▼

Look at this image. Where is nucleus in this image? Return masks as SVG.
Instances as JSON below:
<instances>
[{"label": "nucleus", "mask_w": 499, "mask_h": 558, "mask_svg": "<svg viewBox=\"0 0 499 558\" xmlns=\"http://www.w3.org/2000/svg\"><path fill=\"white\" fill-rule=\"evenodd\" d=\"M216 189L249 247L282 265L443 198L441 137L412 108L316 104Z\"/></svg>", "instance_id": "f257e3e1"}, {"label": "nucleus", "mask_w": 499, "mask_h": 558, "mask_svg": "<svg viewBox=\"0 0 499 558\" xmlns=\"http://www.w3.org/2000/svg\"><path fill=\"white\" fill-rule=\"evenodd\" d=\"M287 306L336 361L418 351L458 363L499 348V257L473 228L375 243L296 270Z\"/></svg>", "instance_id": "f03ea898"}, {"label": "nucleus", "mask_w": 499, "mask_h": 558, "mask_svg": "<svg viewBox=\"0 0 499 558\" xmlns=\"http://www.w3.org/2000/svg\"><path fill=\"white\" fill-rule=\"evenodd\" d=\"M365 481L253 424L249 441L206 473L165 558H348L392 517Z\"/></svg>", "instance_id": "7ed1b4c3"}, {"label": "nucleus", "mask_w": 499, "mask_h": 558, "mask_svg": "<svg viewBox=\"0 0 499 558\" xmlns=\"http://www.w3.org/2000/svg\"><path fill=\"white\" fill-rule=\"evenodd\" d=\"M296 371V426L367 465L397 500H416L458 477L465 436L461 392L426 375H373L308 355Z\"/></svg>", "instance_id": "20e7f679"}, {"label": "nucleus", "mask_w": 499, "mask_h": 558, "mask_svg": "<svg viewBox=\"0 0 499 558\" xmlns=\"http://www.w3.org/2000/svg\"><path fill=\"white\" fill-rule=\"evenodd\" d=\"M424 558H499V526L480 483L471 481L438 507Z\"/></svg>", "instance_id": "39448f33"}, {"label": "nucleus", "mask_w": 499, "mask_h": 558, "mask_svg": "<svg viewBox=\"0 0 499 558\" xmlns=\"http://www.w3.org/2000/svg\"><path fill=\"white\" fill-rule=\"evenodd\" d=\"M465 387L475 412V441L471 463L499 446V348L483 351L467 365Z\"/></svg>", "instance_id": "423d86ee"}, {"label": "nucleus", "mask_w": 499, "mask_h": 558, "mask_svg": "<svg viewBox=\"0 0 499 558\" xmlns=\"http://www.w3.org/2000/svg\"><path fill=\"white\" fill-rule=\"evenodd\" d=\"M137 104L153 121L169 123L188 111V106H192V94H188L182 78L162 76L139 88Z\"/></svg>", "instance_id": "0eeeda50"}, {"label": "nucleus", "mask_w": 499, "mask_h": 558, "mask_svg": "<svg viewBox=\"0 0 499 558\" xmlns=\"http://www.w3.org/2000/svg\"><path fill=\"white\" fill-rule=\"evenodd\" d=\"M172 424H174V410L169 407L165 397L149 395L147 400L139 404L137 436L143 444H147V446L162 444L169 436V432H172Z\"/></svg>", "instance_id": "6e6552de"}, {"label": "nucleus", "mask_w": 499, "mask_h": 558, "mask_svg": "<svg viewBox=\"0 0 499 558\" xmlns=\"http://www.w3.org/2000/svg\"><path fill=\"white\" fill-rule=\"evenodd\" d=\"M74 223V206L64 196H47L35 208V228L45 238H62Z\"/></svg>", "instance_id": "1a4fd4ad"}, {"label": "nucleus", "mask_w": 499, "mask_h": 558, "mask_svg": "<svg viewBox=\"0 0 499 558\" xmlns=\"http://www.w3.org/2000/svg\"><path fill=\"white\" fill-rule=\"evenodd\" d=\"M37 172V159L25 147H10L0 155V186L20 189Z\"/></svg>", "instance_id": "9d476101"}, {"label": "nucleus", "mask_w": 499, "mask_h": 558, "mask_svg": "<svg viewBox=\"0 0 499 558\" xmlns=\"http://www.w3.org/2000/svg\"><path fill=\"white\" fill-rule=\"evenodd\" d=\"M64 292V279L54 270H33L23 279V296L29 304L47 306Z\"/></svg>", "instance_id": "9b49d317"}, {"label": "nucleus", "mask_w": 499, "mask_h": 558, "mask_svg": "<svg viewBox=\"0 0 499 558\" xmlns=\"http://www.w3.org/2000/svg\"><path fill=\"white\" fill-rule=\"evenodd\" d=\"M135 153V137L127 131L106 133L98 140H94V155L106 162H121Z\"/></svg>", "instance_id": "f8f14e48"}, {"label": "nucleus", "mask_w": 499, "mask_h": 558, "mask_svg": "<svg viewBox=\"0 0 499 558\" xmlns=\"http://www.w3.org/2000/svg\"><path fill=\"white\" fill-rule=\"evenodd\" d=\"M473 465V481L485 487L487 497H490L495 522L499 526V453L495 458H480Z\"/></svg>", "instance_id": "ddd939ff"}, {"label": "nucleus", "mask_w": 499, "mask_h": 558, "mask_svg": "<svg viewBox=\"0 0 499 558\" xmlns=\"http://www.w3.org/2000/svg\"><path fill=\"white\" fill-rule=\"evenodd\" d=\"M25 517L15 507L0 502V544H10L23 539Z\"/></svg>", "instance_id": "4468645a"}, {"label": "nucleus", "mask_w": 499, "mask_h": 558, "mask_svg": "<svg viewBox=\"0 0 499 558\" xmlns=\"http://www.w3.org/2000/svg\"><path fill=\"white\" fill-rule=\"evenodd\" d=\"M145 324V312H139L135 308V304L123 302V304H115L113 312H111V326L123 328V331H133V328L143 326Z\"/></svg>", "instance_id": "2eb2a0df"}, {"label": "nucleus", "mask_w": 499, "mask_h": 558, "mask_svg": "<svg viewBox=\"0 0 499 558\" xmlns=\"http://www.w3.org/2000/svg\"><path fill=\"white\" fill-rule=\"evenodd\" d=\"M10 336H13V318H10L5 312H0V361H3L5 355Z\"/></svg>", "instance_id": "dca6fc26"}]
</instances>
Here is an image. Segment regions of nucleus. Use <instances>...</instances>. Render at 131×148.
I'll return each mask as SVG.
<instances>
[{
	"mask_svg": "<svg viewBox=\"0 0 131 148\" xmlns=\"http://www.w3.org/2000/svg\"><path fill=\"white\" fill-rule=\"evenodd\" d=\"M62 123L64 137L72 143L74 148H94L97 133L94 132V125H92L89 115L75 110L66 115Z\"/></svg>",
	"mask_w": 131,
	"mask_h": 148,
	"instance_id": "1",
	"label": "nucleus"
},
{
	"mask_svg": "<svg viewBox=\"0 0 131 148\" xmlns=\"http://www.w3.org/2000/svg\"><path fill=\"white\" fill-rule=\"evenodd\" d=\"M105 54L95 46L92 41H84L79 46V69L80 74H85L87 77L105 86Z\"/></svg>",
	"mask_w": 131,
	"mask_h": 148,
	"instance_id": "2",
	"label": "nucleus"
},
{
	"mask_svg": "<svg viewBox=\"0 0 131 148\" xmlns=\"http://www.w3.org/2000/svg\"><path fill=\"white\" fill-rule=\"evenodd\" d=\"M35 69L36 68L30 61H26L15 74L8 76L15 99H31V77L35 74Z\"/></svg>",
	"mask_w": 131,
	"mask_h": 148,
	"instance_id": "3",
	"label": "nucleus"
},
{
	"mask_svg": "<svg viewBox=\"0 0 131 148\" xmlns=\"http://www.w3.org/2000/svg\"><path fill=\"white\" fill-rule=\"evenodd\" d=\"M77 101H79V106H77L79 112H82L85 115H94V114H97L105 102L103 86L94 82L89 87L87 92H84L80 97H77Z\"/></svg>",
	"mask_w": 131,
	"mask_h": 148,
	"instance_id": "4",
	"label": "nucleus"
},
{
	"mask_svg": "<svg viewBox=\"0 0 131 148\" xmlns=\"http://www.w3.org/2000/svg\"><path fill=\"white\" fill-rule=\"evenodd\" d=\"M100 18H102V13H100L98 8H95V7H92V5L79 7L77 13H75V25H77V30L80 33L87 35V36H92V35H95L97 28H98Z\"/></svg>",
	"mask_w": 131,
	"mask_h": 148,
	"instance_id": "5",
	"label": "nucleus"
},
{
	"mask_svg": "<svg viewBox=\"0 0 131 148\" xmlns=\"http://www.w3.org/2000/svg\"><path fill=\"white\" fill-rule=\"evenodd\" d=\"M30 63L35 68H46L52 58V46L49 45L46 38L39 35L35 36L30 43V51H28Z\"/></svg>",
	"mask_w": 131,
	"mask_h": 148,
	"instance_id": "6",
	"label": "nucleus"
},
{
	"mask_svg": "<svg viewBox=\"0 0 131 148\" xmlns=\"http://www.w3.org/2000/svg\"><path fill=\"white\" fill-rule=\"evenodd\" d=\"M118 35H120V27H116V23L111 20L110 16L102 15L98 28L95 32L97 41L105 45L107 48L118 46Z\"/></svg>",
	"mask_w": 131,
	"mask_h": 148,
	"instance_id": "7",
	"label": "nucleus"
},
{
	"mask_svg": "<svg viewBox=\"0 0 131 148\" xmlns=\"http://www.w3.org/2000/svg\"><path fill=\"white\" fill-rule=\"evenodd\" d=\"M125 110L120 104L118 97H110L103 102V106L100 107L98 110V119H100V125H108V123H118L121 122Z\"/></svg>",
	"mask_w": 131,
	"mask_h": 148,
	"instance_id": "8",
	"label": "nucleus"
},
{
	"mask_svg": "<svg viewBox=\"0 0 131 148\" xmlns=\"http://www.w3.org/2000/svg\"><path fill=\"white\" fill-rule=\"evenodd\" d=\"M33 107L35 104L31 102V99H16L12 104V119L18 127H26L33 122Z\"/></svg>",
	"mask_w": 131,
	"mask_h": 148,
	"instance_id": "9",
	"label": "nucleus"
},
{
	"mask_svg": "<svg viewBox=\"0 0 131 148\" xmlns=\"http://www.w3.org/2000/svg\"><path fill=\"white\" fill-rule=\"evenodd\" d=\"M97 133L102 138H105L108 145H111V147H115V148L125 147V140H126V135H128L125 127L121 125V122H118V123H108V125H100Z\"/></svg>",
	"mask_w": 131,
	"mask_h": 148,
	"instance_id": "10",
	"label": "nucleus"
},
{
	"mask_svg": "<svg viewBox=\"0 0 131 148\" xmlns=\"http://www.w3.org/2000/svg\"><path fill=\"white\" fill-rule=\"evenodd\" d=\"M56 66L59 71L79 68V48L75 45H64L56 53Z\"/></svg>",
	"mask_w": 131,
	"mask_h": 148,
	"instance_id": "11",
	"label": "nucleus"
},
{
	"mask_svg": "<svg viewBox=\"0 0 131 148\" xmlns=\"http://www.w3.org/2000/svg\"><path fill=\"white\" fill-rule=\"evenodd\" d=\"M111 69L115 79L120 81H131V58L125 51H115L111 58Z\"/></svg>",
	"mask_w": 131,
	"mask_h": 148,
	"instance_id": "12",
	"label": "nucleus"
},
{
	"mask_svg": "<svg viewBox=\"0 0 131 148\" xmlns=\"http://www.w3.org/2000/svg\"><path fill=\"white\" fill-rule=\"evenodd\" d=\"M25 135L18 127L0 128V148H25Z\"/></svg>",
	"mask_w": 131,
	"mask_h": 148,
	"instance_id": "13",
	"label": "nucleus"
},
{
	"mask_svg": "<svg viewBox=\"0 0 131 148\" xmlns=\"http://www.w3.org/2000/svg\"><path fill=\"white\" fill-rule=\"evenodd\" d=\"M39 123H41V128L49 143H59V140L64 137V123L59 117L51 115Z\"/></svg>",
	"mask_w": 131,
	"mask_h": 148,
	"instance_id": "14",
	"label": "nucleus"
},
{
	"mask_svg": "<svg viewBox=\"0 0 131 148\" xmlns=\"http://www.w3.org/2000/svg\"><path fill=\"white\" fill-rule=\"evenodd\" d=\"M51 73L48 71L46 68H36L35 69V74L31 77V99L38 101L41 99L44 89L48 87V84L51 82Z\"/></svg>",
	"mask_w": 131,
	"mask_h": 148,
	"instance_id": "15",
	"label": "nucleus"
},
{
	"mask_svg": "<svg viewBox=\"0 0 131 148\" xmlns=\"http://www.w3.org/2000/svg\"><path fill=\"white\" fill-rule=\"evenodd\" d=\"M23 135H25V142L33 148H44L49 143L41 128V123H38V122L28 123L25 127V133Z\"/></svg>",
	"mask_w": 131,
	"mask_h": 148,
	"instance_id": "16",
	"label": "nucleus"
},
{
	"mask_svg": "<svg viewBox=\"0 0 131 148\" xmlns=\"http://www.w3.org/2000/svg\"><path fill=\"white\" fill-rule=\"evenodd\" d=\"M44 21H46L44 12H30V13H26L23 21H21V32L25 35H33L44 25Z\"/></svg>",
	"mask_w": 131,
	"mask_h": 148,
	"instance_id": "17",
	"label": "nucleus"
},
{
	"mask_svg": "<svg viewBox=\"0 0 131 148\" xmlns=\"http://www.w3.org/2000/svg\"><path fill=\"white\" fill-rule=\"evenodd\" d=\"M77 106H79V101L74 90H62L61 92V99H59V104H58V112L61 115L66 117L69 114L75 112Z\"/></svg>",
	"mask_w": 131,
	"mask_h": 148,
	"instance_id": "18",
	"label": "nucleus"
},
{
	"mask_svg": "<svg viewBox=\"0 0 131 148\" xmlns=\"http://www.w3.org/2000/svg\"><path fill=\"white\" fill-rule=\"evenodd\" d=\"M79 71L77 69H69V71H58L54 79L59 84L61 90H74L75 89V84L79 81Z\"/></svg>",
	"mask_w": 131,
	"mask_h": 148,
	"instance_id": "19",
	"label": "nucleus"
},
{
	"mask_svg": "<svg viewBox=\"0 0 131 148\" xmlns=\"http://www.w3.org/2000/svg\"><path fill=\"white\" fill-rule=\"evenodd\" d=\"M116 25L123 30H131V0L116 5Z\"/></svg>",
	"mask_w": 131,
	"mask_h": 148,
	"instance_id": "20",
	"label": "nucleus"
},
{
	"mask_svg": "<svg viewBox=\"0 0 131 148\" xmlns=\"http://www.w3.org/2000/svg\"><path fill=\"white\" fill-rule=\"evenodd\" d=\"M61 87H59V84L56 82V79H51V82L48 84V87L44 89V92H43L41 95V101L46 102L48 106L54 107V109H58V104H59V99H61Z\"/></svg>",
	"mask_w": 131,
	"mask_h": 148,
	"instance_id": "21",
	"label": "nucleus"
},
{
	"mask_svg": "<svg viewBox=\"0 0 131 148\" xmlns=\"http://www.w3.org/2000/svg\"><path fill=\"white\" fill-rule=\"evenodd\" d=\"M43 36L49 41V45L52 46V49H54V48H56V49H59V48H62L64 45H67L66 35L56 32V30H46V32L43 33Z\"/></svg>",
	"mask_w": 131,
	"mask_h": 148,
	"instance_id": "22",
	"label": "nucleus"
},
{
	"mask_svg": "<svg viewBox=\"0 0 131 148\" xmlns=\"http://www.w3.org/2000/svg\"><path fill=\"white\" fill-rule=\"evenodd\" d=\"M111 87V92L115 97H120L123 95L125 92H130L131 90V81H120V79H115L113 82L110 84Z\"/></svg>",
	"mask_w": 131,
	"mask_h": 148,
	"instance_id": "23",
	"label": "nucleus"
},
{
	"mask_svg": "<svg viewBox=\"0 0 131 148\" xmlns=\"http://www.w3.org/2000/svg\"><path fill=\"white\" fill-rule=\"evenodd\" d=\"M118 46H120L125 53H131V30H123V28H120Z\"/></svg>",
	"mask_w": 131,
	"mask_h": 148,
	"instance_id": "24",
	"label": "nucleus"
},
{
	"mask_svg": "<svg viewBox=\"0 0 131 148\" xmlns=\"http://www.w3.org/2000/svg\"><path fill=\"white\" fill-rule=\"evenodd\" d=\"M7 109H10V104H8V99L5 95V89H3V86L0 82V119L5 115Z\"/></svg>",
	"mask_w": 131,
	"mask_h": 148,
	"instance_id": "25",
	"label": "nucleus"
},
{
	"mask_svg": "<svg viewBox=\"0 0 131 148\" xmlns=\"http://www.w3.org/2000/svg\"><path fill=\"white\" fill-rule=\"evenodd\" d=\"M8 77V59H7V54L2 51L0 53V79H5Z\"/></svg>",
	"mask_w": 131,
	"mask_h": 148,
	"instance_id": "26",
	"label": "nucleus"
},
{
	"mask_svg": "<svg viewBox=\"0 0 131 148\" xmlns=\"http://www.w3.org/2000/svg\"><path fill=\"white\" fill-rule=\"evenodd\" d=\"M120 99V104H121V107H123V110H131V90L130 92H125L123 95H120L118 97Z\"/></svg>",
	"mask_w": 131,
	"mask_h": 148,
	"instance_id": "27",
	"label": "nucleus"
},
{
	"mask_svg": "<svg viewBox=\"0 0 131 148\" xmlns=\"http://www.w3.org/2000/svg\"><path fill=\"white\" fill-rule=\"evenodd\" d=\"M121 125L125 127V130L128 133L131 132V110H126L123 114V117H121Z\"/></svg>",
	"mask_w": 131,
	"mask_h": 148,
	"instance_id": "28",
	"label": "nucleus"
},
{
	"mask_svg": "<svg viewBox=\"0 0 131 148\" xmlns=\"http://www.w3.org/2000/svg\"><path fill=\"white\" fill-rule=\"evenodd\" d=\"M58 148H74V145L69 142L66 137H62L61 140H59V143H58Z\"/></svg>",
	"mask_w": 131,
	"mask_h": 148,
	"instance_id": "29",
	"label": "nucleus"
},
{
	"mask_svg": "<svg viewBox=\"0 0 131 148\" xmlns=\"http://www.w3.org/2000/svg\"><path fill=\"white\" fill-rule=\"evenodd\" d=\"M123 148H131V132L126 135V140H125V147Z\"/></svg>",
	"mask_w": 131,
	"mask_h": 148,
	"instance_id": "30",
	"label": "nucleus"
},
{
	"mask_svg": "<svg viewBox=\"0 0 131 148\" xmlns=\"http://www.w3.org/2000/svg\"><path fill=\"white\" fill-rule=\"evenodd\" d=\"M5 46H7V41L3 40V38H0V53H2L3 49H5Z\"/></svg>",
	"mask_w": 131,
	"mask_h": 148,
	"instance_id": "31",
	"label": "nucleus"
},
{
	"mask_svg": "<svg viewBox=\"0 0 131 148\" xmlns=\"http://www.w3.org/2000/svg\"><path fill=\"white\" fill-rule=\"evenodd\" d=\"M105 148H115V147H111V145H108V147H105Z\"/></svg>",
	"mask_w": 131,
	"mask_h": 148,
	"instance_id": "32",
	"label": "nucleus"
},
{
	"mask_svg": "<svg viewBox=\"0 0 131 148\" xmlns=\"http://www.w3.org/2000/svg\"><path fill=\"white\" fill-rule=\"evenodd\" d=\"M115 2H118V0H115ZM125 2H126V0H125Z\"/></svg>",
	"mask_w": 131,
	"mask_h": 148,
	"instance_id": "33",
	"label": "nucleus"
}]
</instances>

▲

--- CHALLENGE ---
Go through the lines above and copy out, in full, every one that contains the string "image".

--- OUTPUT OF THE TASK ---
Look at this image. Where is nucleus in this image? Return masks as SVG.
Here is an image. Segment regions of nucleus. Use <instances>...</instances>. Render at 131×148.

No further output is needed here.